What is needed:
For the records that follow, give the number of lines containing the word "States", with no added text.

######

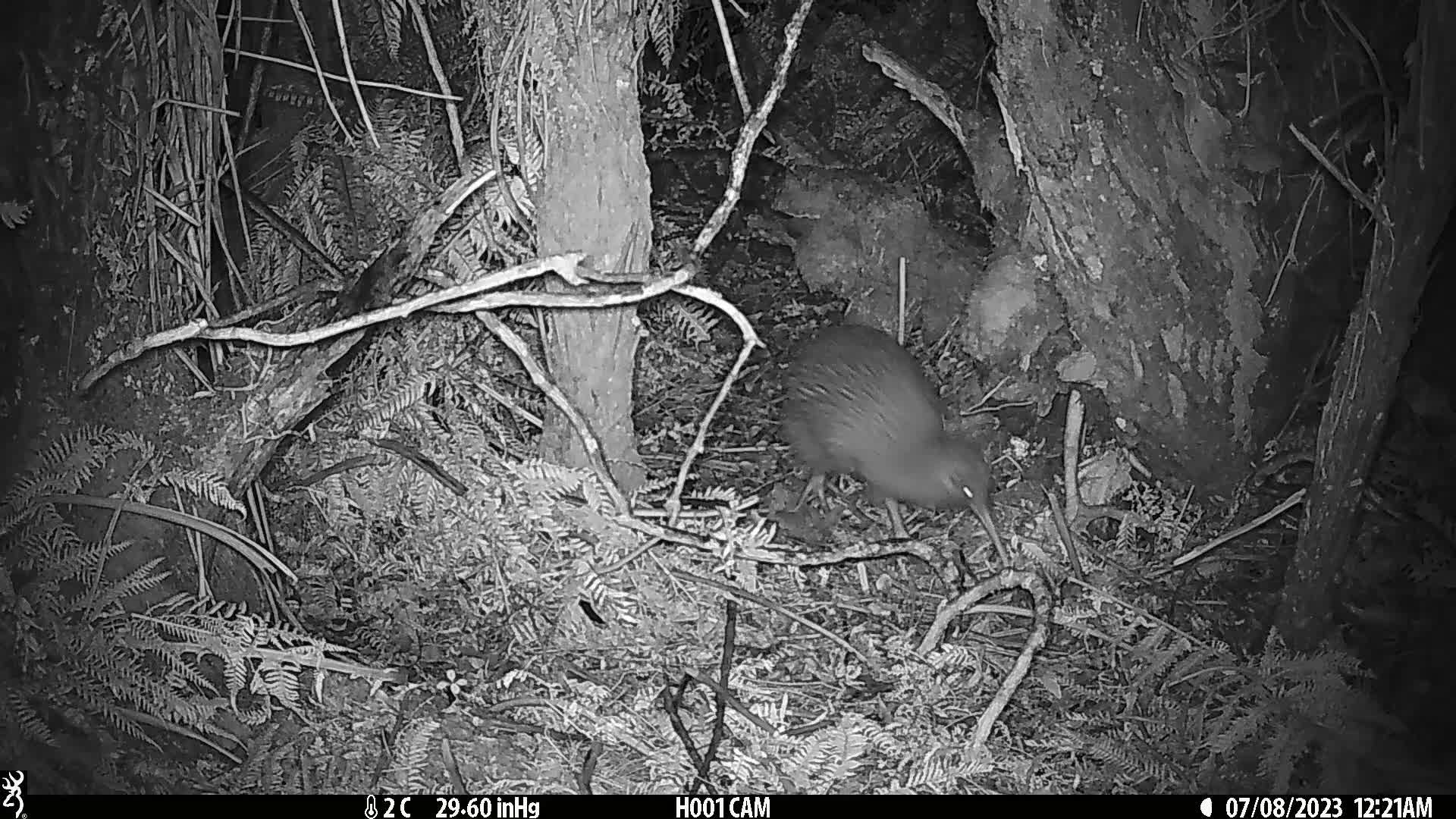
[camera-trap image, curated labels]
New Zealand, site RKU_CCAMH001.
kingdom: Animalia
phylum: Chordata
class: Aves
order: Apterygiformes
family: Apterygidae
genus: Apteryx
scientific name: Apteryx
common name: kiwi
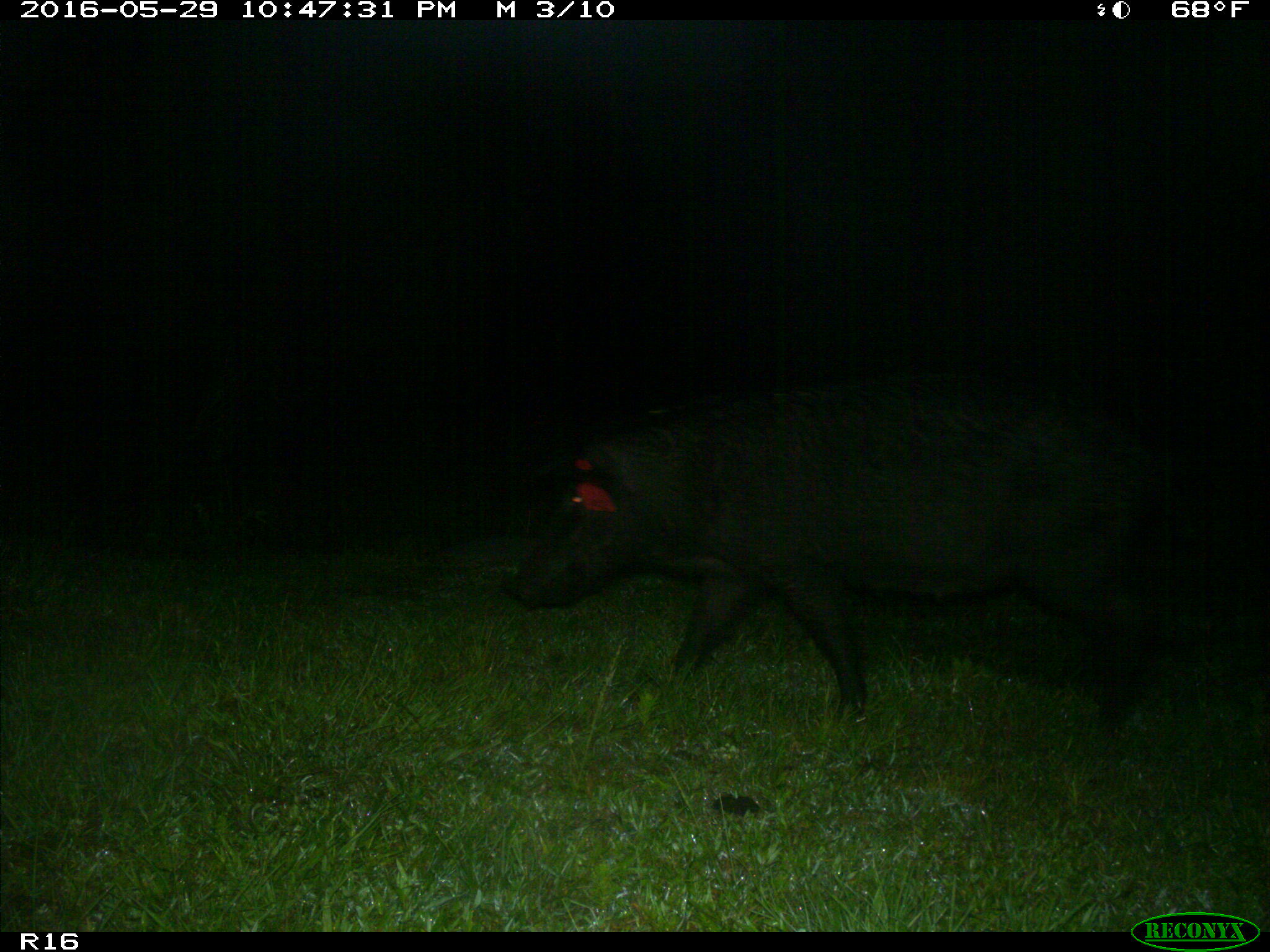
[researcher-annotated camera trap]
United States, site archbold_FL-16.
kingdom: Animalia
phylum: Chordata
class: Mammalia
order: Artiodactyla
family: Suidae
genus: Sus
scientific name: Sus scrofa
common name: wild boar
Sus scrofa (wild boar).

######

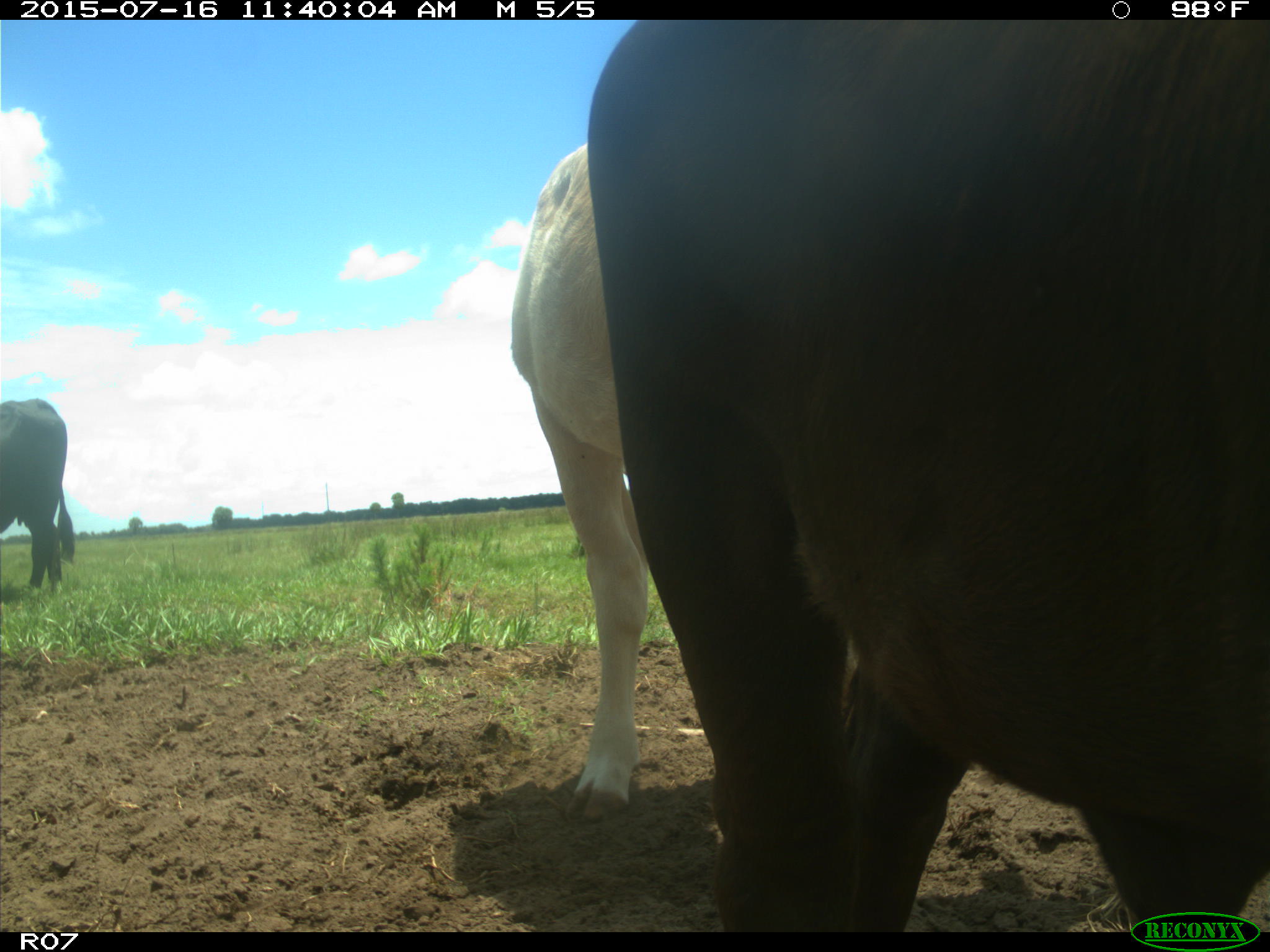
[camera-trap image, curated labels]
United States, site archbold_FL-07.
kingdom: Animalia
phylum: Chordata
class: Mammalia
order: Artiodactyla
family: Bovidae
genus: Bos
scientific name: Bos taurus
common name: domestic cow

######

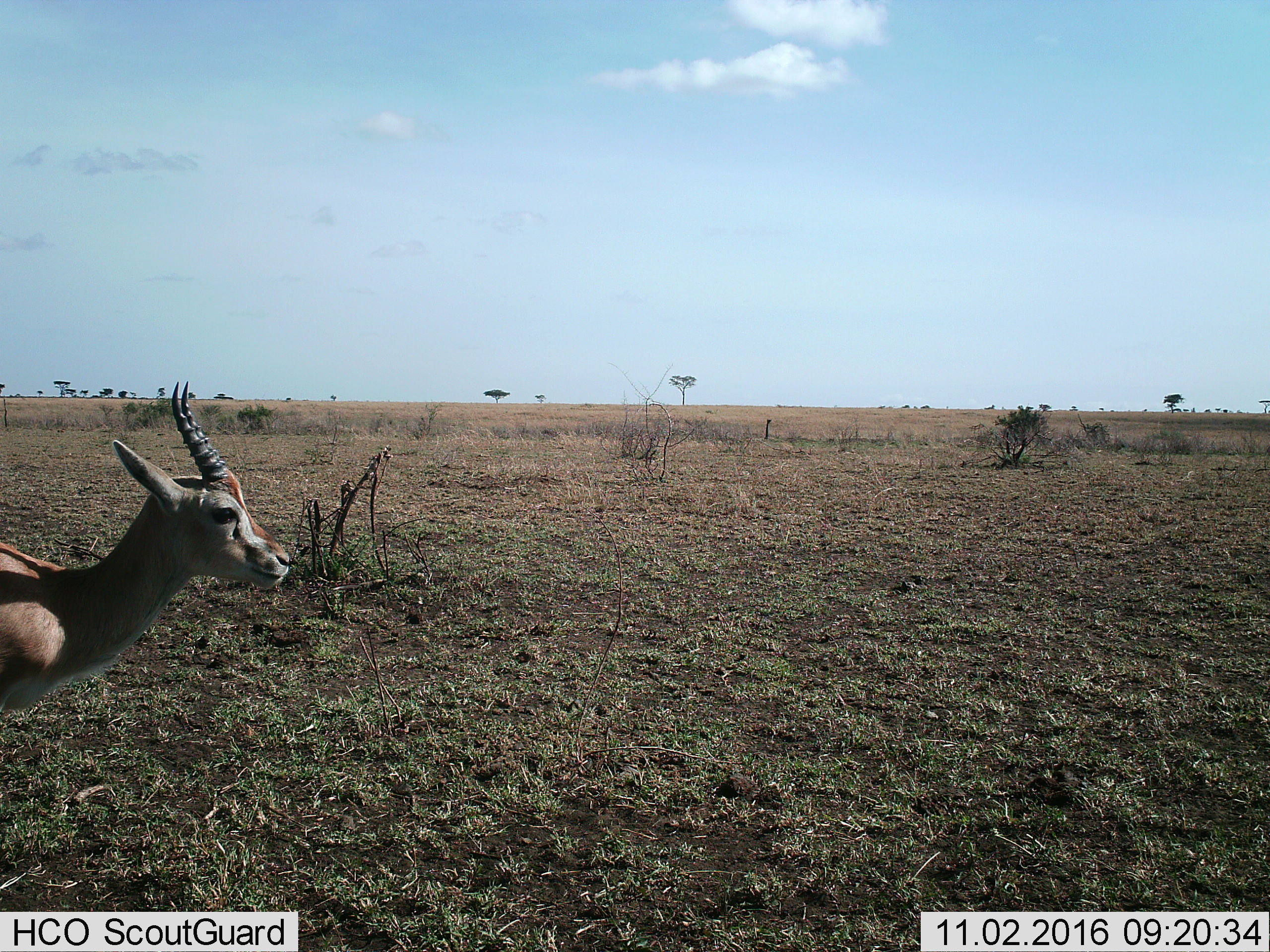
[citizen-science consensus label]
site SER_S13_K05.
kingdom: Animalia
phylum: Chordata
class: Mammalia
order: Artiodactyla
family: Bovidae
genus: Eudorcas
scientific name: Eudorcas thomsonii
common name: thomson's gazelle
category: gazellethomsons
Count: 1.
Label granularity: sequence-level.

######

Expected answer:
2